Web could be stylized by new W3C font platform

The Web's standards body creates a cross-browser platform for sharing fonts

While Web publishing continues to challenge the printed page as the primary means of sharing text, in one aspect it still lags way behind Johannes Gutenberg's 500 year old technology: Web developers have a relatively measly choice of fonts. Now the standards body for the Web is hoping to bring online the rich variety of type styles long available to print.

The World Wide Web Consortium's Web Fonts Working Group has launched version 1.0 of the The Web Open File Format (WOFF). This format will provide a platform for open source and commercial providers of fonts to make their creations easily available across the Web, according to W3C fonts activity lead Chris Lilley.

"In print, publishers use lots and lots of fonts all the time.

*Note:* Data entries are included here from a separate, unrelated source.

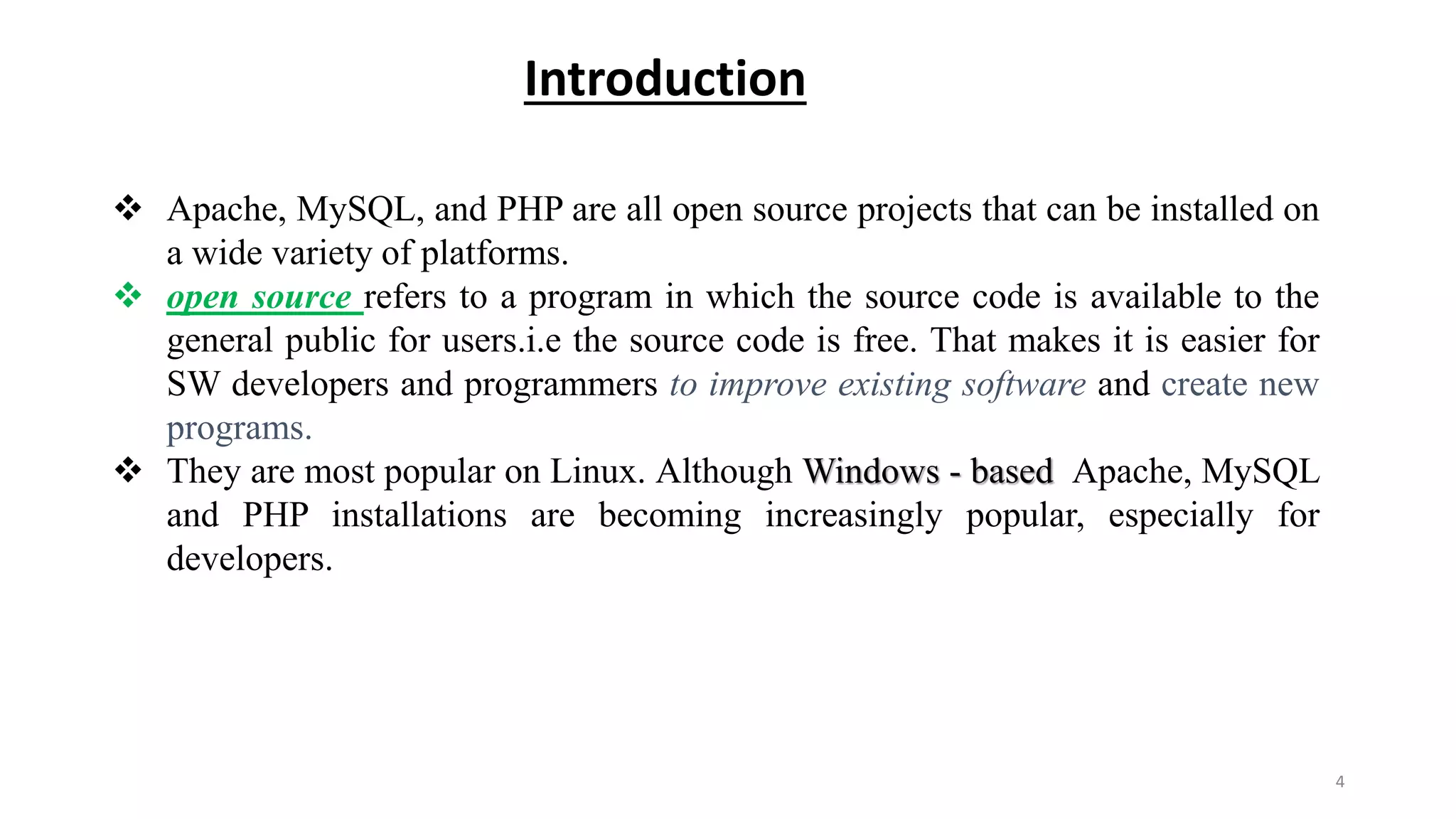 Introduction
 Apache, MySQL, and PHP are all open source projects that can be installed on
a wide variety of platforms.
 open source refers to a program in which the source code is available to the
general public for users.i.e the source code is free. That makes it is easier for
SW developers and programmers to improve existing software and create new
programs.
 They are most popular on Linux. Although Windows - based Apache, MySQL
and PHP installations are becoming increasingly popular, especially for
developers.
4
 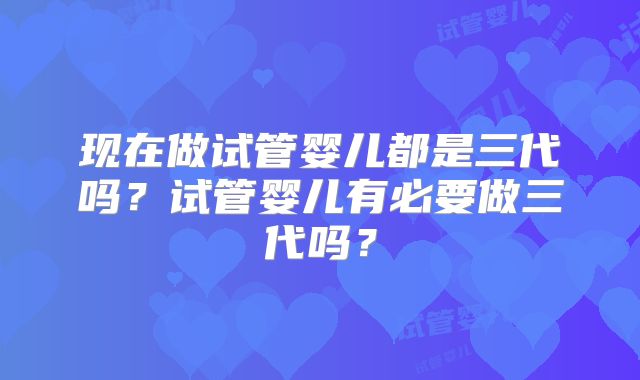 现在做试管婴儿都是三代吗？试管婴儿有必要做三代吗？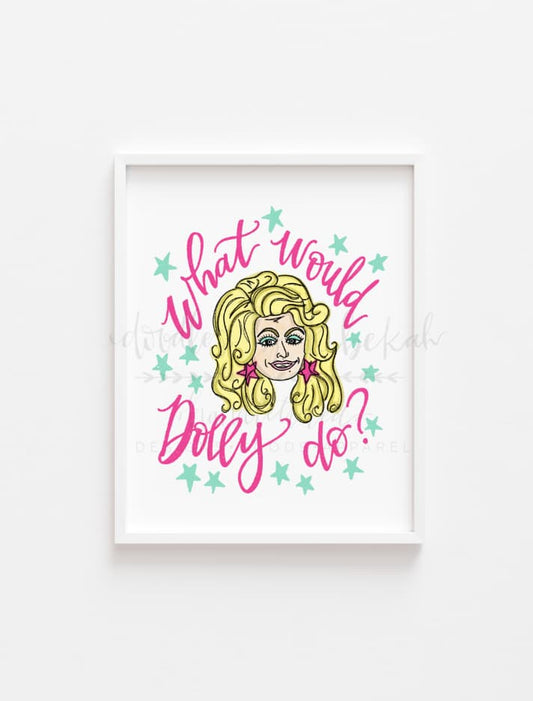 What Would Dolly Do 8x10 Print - Print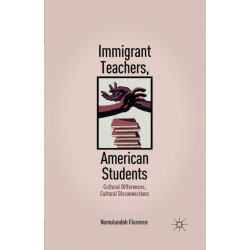 Immigrant Teachers, American Students: Cultural Differences, Cultural Disconnections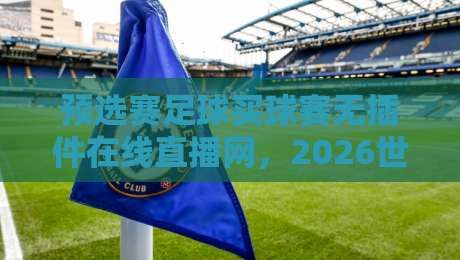预选赛足球买球赛无插件在线直播网,2026世预赛观赛新姿势!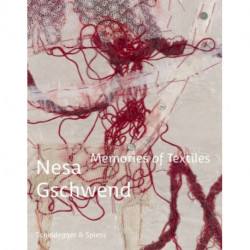 Nesa Gschwend - Memories of Textiles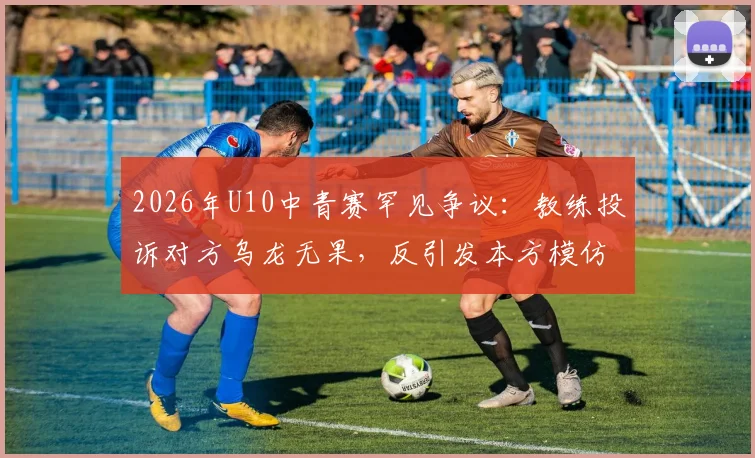 2026年U10中青赛罕见争议:教练投诉对方乌龙无果,反引发本方模仿,青训赛场纪律问题引深思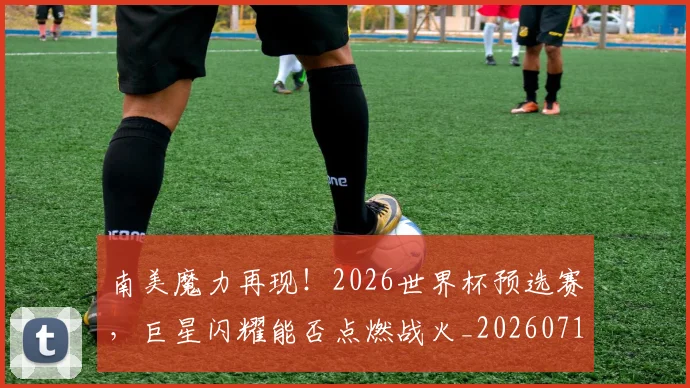 南美魔力再现！2026世界杯预选赛，巨星闪耀能否点燃战火_20260718204535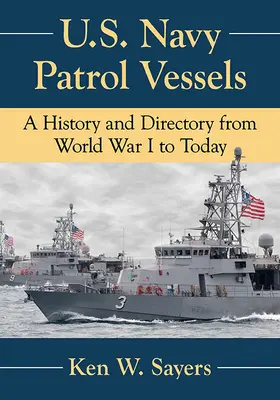 Navires de patrouille de la marine américaine : Une histoire et un répertoire de la Première Guerre mondiale à nos jours - U.S. Navy Patrol Vessels: A History and Directory from World War I to Today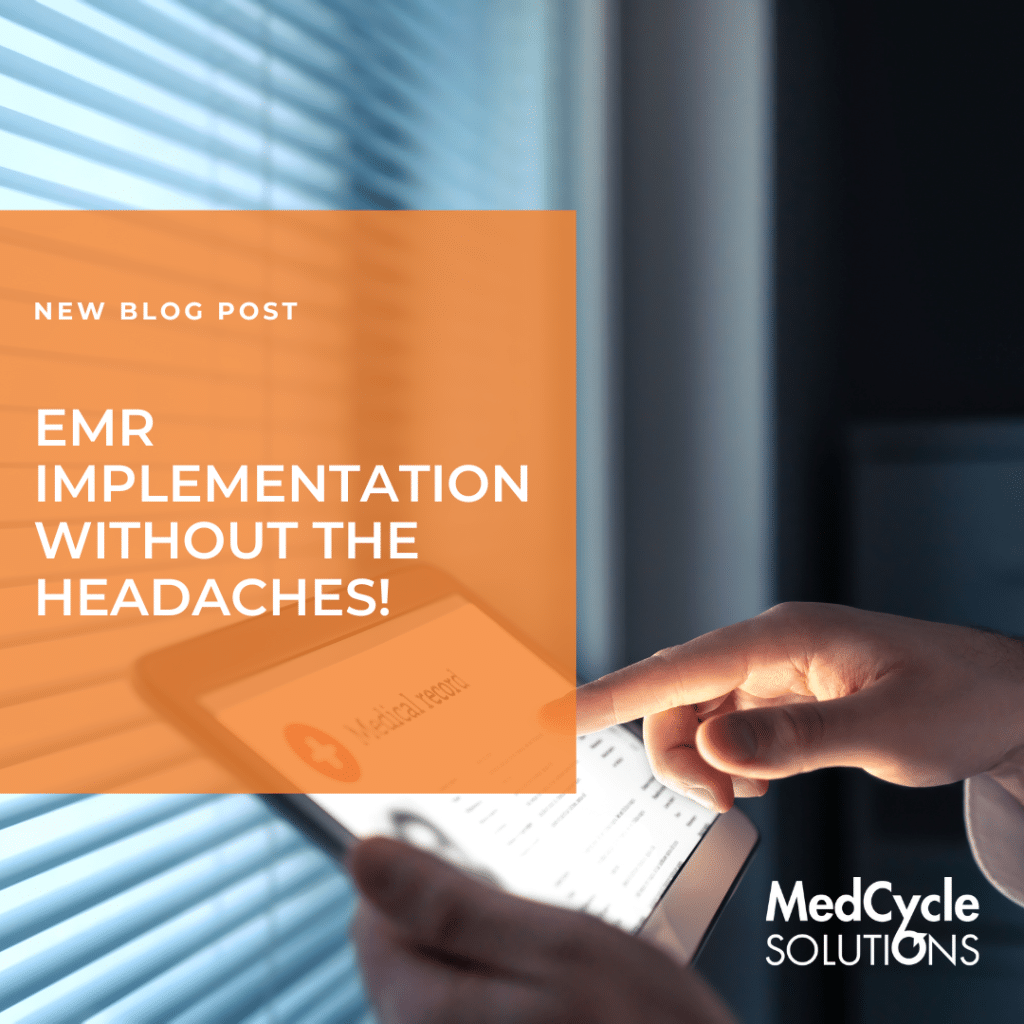 EMR Implementation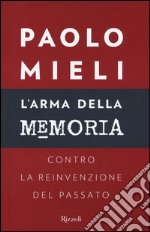 L'arma della memoria. Contro la reinvenzione del passato libro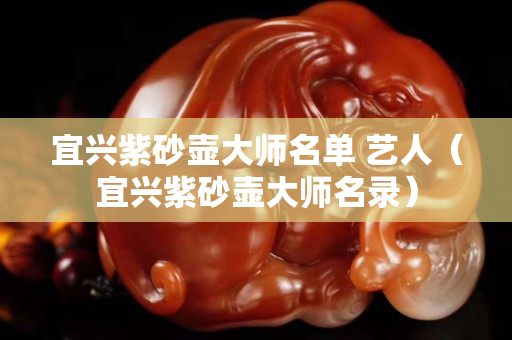 宜興紫砂壺大師名單 藝人（宜興紫砂壺大師名錄）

And there is a mechanism for that: They can get a font from a particular client, and use it on their computers," Lilley said. "And when designers come to the Web, they're in shock when they find they can't do that."

Today, the vast majority of text rendered on the Web is rendered by browsers in a small number of typefaces, most provided to the Web by Microsoft, such as Arial, Verdana and Times New Roman. (Typographically speaking, the term typeface refers to a stylistic rendition of each letter in an alphabet, whereas the font refers to the a specific rendering of these letters).

This collection is but a small subset of the wide range of typefaces available for print media, though. Various initiatives, most confined to specific browsers, have tried to expand the palette of fonts, but have failed to take off, due the amount of work they required on the part of Web developers.

WOFF is an attempt to provide a platform for fonts that can be easily used by all browsers.

WOFF is actually a compression technology. A font owner can package a font in a WOFF container and post it on the Web. A browser, when it must render a page requiring the font, can download the font package, uncompress the font and use it to render the text. The page specifies the font needed with a Cascading Style Sheets(CSS)-based declaration.

The Mozilla Foundation provides an example page that allows the viewer to compare fonts already packaged in most browsers with a newly available WOFF-based downloadable font, the Charis SIL Compact (which is about a megabyte in size, or 80 kilobytes for the subset needed for the text). The Mozilla page allows the viewer to see how quickly the fonts load, as well as view the stylistic improvements. In the original incarnation, the page used a series of small images to render those letters that the browser could not render itself--the text itself is in the African Ewe and Adja languages. This technique of using images for letters slows the page loading time, gives the page an inconsistent lettering and makes the contents less scrutable to search engines, Lilley said.

The major browser makers are all currently incorporating, or are considering incorporating, WOFF into their products, including Apple, Google, Mozilla, Microsoft and Opera. Mozilla has started supporting WOFF with version 3.6 of the Firefox browser.

The developers behind the open source font editor, Fontforge is also adding WOFF support to their software.

In addition to potentially enriching the creativity of Web designers, the WOFF standard also tries to accommodate the commercial interests of font developers, or font foundries as they are frequently called.

Traditionally, fonts that could be purchased for Web use were often saddled with digital rights management (DRM) software, to prevent other sites from using the font without payment. DRM, however, turned out to be a headache to manage for commercial providers, Lilley said. While WOFF does not prevent unpaid use of commercial fonts, it does allow font foundries to easily identify which sites are using their fonts without their permission, thanks to the transparent nature of CSS.

"It turns out that the foundries didn't want DRM. In legal terms, they just wanted to make it a little more difficult [for Web developers] to accidentally infringe," Lilley said. In exchange for not using DRM, font producers will have a broader platform on which they can sell their wares, Lilley argued. "Having an effective format, means you can buy [easily] a Web license for a font," he said.